Why Does Pesto Turn Brown (And How Can I Stop It)?

Pesto turning brown

Short answer
The cause of pesto dulling in colour or turning brown is usually because the herbs have started oxidising. The best way consumers can slow that process is to reduce the amount of time the sauce is exposed to air.

Long answer
First things first, if you accidentally leave your pesto out overnight and wake up to find it has changed colour, then we strongly advise you to discard the whole batch.

If, on the other hand, the jar has been opened and left in a fridge for a day or two, it's most likely that the change in colour is simply a result of oxidation. This is a chain reaction that happens in the presence of oxygen and is what causes the deterioration of food - making them a dull colour and sometimes resulting in off-smells or off-flavours too.

This oxidisation is largely unavoidable and isn’t dangerous per se. Even though it's unlikely to make you sick, we would recommend throwing away the jar. People eat with their eyes as much as their mouths and life's too short to eat pesto that isn't in anything other than peak condition.

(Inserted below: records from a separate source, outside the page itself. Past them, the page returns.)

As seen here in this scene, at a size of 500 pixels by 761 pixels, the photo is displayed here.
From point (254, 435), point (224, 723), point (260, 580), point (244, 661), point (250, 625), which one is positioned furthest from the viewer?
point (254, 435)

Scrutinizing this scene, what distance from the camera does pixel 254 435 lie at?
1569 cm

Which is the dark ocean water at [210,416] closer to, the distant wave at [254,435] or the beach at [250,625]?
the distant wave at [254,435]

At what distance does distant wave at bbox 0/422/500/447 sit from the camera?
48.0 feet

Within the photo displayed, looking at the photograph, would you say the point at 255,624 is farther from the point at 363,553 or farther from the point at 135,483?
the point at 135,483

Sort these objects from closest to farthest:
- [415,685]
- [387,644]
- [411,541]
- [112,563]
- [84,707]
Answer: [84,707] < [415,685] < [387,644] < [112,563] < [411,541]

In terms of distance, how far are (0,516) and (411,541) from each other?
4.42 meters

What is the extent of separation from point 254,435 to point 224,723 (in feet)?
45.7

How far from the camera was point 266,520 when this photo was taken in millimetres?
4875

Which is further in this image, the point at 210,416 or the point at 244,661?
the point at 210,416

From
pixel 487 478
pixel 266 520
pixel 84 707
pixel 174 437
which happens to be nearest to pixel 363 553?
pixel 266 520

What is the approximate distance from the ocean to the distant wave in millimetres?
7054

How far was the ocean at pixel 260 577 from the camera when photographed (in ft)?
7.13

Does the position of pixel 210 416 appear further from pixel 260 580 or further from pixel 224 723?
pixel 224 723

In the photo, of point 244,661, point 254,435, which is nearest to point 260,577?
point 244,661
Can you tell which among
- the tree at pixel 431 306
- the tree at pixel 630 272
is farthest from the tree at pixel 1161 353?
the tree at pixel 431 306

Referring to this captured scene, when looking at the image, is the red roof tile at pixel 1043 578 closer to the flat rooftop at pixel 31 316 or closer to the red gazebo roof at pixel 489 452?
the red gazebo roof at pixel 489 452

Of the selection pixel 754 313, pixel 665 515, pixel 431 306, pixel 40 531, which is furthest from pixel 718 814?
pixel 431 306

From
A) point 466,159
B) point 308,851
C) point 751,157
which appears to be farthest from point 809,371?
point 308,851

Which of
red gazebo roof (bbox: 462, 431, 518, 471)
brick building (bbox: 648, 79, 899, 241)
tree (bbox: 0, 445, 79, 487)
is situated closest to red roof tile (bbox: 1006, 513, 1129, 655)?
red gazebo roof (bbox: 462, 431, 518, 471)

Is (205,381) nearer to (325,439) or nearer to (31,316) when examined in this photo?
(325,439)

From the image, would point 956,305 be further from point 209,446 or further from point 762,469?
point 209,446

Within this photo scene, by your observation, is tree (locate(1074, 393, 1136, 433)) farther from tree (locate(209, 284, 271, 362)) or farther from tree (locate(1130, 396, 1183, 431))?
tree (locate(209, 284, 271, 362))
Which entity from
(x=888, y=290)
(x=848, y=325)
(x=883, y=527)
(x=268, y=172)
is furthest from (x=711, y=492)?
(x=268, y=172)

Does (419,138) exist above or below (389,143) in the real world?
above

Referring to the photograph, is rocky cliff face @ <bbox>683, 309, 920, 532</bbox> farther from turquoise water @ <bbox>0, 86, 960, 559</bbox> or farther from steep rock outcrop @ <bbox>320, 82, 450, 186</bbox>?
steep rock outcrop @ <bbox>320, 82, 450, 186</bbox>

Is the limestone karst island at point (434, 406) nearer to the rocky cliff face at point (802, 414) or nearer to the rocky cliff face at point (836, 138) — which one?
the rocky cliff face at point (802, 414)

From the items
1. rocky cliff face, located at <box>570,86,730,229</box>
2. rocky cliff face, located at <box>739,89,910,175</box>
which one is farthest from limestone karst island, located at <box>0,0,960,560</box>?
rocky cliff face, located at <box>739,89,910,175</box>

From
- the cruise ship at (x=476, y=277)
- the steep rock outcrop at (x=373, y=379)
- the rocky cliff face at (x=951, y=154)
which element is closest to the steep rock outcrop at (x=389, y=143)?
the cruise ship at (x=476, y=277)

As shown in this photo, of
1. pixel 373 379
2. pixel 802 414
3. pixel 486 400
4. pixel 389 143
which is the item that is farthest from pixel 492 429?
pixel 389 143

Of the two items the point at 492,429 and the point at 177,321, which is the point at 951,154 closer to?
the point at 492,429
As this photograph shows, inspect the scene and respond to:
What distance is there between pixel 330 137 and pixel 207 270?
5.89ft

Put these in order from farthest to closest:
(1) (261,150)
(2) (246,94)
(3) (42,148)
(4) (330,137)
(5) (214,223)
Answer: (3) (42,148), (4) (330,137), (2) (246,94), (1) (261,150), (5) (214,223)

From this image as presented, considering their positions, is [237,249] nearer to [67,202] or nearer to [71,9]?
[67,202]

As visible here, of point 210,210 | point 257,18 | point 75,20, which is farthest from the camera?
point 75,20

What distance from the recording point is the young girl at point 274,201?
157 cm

How producers slow down the browning of pesto
There's nothing anyone can do to completely stop pesto's colour change, but there are various things that producers can do to slow it down. The first is to briefly blanche the herbs before incorporating them into the sauce. This destroys many of the decomposing enzymes that cause the browning in the first place.

Anyone who has ever tried to prevent an avocado going grey will intuitively know that acids are helpful in slowing down the process too. We like a little citrus kick in our sauces so the use of lime or lemon juice is win-win for us. Our sauces also contain a tiny amount of vitamin E that can slow down oxidation.

How you can help stop your pesto turning brown or grey
The only way consumers can slow down the browning of pesto is by limiting it's exposure to air once opened. Vacuum sealing is one option, but few people have that luxury in their home.

The other way is to drizzle a thin layer of oil (ideally the same kind of oil used in the pesto) on top of your sauce before transferring it to your fridge. That little bit of oil basically creates a barrier between the sauce and the air and should at least halve the speed of browning.